The lack of significance after FDR analysis of the increase in alpha 1 antitrypsin levels, another acute phase protein, as a consequence of IR in 2DE analysis as in ELISA does not allow any conclusion to be made, although its variations might be expected due to the existence of a proinflammatory environment. The increase in alpha-1-acid glycoprotein detected by ELISA and suggested by 2DE (although not reaching statistical significance after FDR) has been previously reported in obese adults [28] and T2DM [29], though its biological significance remains uncertain.

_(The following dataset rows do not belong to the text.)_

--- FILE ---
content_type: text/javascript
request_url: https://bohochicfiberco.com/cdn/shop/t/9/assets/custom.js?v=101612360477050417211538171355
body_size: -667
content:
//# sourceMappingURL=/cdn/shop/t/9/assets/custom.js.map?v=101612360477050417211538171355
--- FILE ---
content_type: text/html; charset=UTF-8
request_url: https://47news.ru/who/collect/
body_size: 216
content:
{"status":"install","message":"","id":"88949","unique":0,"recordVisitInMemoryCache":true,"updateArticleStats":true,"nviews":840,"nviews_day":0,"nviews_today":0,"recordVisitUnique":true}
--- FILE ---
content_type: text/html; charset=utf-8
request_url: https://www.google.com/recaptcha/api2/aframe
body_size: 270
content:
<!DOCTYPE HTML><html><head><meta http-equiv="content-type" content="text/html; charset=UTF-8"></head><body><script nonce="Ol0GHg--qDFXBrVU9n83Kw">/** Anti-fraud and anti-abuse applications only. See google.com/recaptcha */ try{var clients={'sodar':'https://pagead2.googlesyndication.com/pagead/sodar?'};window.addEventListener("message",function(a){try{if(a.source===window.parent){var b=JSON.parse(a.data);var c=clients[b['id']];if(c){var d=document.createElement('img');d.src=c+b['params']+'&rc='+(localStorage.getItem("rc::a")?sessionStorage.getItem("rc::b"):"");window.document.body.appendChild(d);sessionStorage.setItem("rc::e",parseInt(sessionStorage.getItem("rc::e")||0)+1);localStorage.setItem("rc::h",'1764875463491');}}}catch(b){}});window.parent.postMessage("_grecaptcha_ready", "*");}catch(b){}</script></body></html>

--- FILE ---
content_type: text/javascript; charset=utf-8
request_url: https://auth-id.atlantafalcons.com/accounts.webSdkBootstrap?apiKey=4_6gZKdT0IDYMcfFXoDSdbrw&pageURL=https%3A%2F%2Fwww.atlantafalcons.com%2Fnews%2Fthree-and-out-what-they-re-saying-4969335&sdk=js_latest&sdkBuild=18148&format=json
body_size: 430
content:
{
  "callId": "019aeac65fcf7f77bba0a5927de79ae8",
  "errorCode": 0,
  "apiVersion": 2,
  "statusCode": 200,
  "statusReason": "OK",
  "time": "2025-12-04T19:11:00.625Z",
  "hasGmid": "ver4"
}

Decreased serum levels of some isoforms of two binding proteins, transthyretin and vD-BP, were observed in obese children, although they lost their significance after adjusting by FDR. Transtyretin is bound to RBP4 in plasma and an elevation in RBP4 is thought to contribute to the development of IR associated with obesity and T2DM [30] A decrease in transthyretin could result in increased free RBP4 levels contributing to IR in obese subjects, with weight loss improving this impairment. Similarly, low vitamin D levels have been consistently reported in obese patients of all ages [31]. Although vitamin D liposolubility seems to be the main determinant of its low serum levels in obese subjects, the detected decreases in vitamin D binding protein isoforms could also be involved. Again 2DE results for trend to change in these two proteins need further validation, but could confer 2DE a potential role in early detection of the decrease in specific isoforms of transtyretin and vD-BP, before changes in total transthyretin, RBP4 or vD-BP are observed.

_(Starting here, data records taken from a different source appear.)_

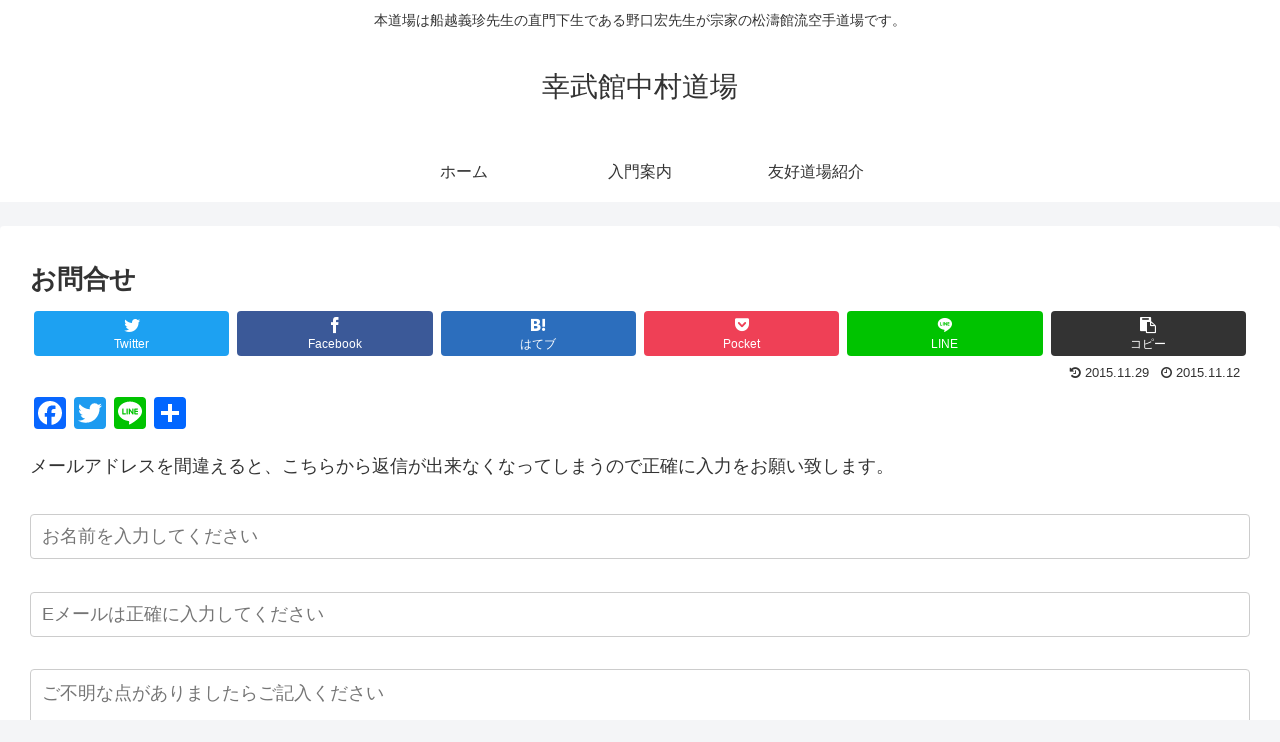

--- FILE ---
content_type: text/html; charset=utf-8
request_url: https://www.google.com/recaptcha/api2/aframe
body_size: 266
content:
<!DOCTYPE HTML><html><head><meta http-equiv="content-type" content="text/html; charset=UTF-8"></head><body><script nonce="cznjt7iAJElWek2IKsXc9A">/** Anti-fraud and anti-abuse applications only. See google.com/recaptcha */ try{var clients={'sodar':'https://pagead2.googlesyndication.com/pagead/sodar?'};window.addEventListener("message",function(a){try{if(a.source===window.parent){var b=JSON.parse(a.data);var c=clients[b['id']];if(c){var d=document.createElement('img');d.src=c+b['params']+'&rc='+(localStorage.getItem("rc::a")?sessionStorage.getItem("rc::b"):"");window.document.body.appendChild(d);sessionStorage.setItem("rc::e",parseInt(sessionStorage.getItem("rc::e")||0)+1);localStorage.setItem("rc::h",'1769551940654');}}}catch(b){}});window.parent.postMessage("_grecaptcha_ready", "*");}catch(b){}</script></body></html>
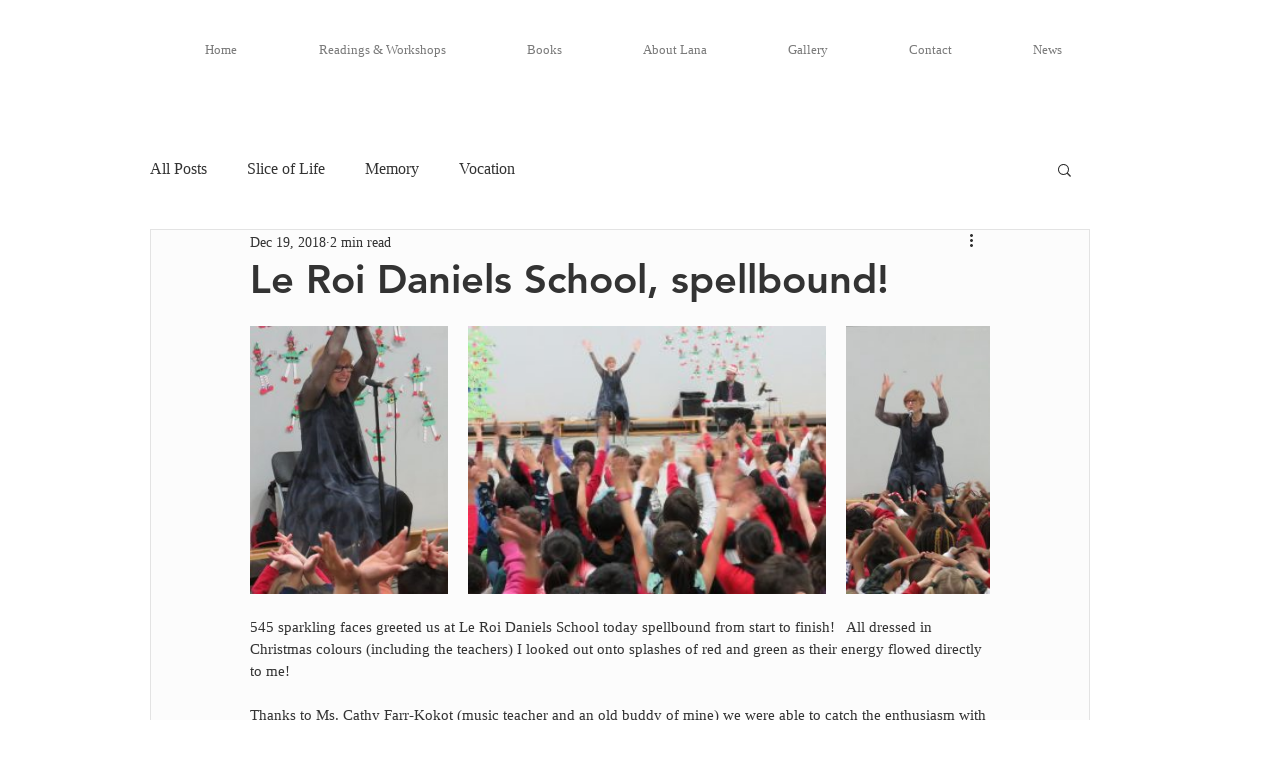

--- FILE ---
content_type: text/css; charset=utf-8
request_url: https://www.lanaskauge.ca/_serverless/pro-gallery-css-v4-server/layoutCss?ver=2&id=8g89j-not-scoped&items=3677_221_300%7C3603_300_225%7C3514_162_300&container=326_740_359.59375_720&options=gallerySizeType:px%7CenableInfiniteScroll:true%7CtitlePlacement:SHOW_ON_HOVER%7CimageMargin:20%7CisVertical:false%7CgridStyle:0%7CgalleryLayout:1%7CnumberOfImagesPerRow:3%7CgallerySizePx:300%7CcubeRatio:1%7CcubeType:fill%7CgalleryThumbnailsAlignment:bottom%7CthumbnailSpacings:0
body_size: -135
content:
#pro-gallery-8g89j-not-scoped [data-hook="item-container"][data-idx="0"].gallery-item-container{opacity: 1 !important;display: block !important;transition: opacity .2s ease !important;top: 0px !important;left: 0px !important;right: auto !important;height: 268px !important;width: 198px !important;} #pro-gallery-8g89j-not-scoped [data-hook="item-container"][data-idx="0"] .gallery-item-common-info-outer{height: 100% !important;} #pro-gallery-8g89j-not-scoped [data-hook="item-container"][data-idx="0"] .gallery-item-common-info{height: 100% !important;width: 100% !important;} #pro-gallery-8g89j-not-scoped [data-hook="item-container"][data-idx="0"] .gallery-item-wrapper{width: 198px !important;height: 268px !important;margin: 0 !important;} #pro-gallery-8g89j-not-scoped [data-hook="item-container"][data-idx="0"] .gallery-item-content{width: 198px !important;height: 268px !important;margin: 0px 0px !important;opacity: 1 !important;} #pro-gallery-8g89j-not-scoped [data-hook="item-container"][data-idx="0"] .gallery-item-hover{width: 198px !important;height: 268px !important;opacity: 1 !important;} #pro-gallery-8g89j-not-scoped [data-hook="item-container"][data-idx="0"] .item-hover-flex-container{width: 198px !important;height: 268px !important;margin: 0px 0px !important;opacity: 1 !important;} #pro-gallery-8g89j-not-scoped [data-hook="item-container"][data-idx="0"] .gallery-item-wrapper img{width: 100% !important;height: 100% !important;opacity: 1 !important;} #pro-gallery-8g89j-not-scoped [data-hook="item-container"][data-idx="1"].gallery-item-container{opacity: 1 !important;display: block !important;transition: opacity .2s ease !important;top: 0px !important;left: 218px !important;right: auto !important;height: 268px !important;width: 358px !important;} #pro-gallery-8g89j-not-scoped [data-hook="item-container"][data-idx="1"] .gallery-item-common-info-outer{height: 100% !important;} #pro-gallery-8g89j-not-scoped [data-hook="item-container"][data-idx="1"] .gallery-item-common-info{height: 100% !important;width: 100% !important;} #pro-gallery-8g89j-not-scoped [data-hook="item-container"][data-idx="1"] .gallery-item-wrapper{width: 358px !important;height: 268px !important;margin: 0 !important;} #pro-gallery-8g89j-not-scoped [data-hook="item-container"][data-idx="1"] .gallery-item-content{width: 358px !important;height: 268px !important;margin: 0px 0px !important;opacity: 1 !important;} #pro-gallery-8g89j-not-scoped [data-hook="item-container"][data-idx="1"] .gallery-item-hover{width: 358px !important;height: 268px !important;opacity: 1 !important;} #pro-gallery-8g89j-not-scoped [data-hook="item-container"][data-idx="1"] .item-hover-flex-container{width: 358px !important;height: 268px !important;margin: 0px 0px !important;opacity: 1 !important;} #pro-gallery-8g89j-not-scoped [data-hook="item-container"][data-idx="1"] .gallery-item-wrapper img{width: 100% !important;height: 100% !important;opacity: 1 !important;} #pro-gallery-8g89j-not-scoped [data-hook="item-container"][data-idx="2"].gallery-item-container{opacity: 1 !important;display: block !important;transition: opacity .2s ease !important;top: 0px !important;left: 596px !important;right: auto !important;height: 268px !important;width: 144px !important;} #pro-gallery-8g89j-not-scoped [data-hook="item-container"][data-idx="2"] .gallery-item-common-info-outer{height: 100% !important;} #pro-gallery-8g89j-not-scoped [data-hook="item-container"][data-idx="2"] .gallery-item-common-info{height: 100% !important;width: 100% !important;} #pro-gallery-8g89j-not-scoped [data-hook="item-container"][data-idx="2"] .gallery-item-wrapper{width: 144px !important;height: 268px !important;margin: 0 !important;} #pro-gallery-8g89j-not-scoped [data-hook="item-container"][data-idx="2"] .gallery-item-content{width: 144px !important;height: 268px !important;margin: 0px 0px !important;opacity: 1 !important;} #pro-gallery-8g89j-not-scoped [data-hook="item-container"][data-idx="2"] .gallery-item-hover{width: 144px !important;height: 268px !important;opacity: 1 !important;} #pro-gallery-8g89j-not-scoped [data-hook="item-container"][data-idx="2"] .item-hover-flex-container{width: 144px !important;height: 268px !important;margin: 0px 0px !important;opacity: 1 !important;} #pro-gallery-8g89j-not-scoped [data-hook="item-container"][data-idx="2"] .gallery-item-wrapper img{width: 100% !important;height: 100% !important;opacity: 1 !important;} #pro-gallery-8g89j-not-scoped .pro-gallery-prerender{height:268.4934756820878px !important;}#pro-gallery-8g89j-not-scoped {height:268.4934756820878px !important; width:740px !important;}#pro-gallery-8g89j-not-scoped .pro-gallery-margin-container {height:268.4934756820878px !important;}#pro-gallery-8g89j-not-scoped .pro-gallery {height:268.4934756820878px !important; width:740px !important;}#pro-gallery-8g89j-not-scoped .pro-gallery-parent-container {height:268.4934756820878px !important; width:760px !important;}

Regarding the changes observed in protein spot intensity in the three sets of comparison, losing their significance after FDR analysis, it should be pointed that, although correction for multiple comparisons is considered statistically recommendable to avoid rejecting the null hypothesis too readily, some author postulate that it should be avoided. This is explained on the basis that reducing the type I error for null associations increases the type II error for those associations that are not null; thus suggesting that a policy of not making adjustments for multiple comparisons could be preferable because it will lead to fewer errors of interpretation when the data are actual observations on nature [32].

Conclusions

Our results suggest that changes in some isoforms of circulating peptides, mainly related to inflammation and lipid metabolism, accompany the early onset of obesity and IR in childhood. Furthermore, weight loss can ameliorate these modifications, at least partially. Some of these changes are undetectable by methods routinely used in the clinic under certain conditions, such as IR. Proteomic analysis, in particular, detection of isoforms of known proteins (ApoA1 and low MW haptoglobin) could be useful to complement them. In addition, this proteomic approach has allowed for the identification of several candidate proteins (including ApoJ/clustering, vitaminD binding protein, transthyretin) whose dynamics in childhood obesity and IR need further validation, but could result in novel biomarkers for the risk of development of obesity related metabolic complications.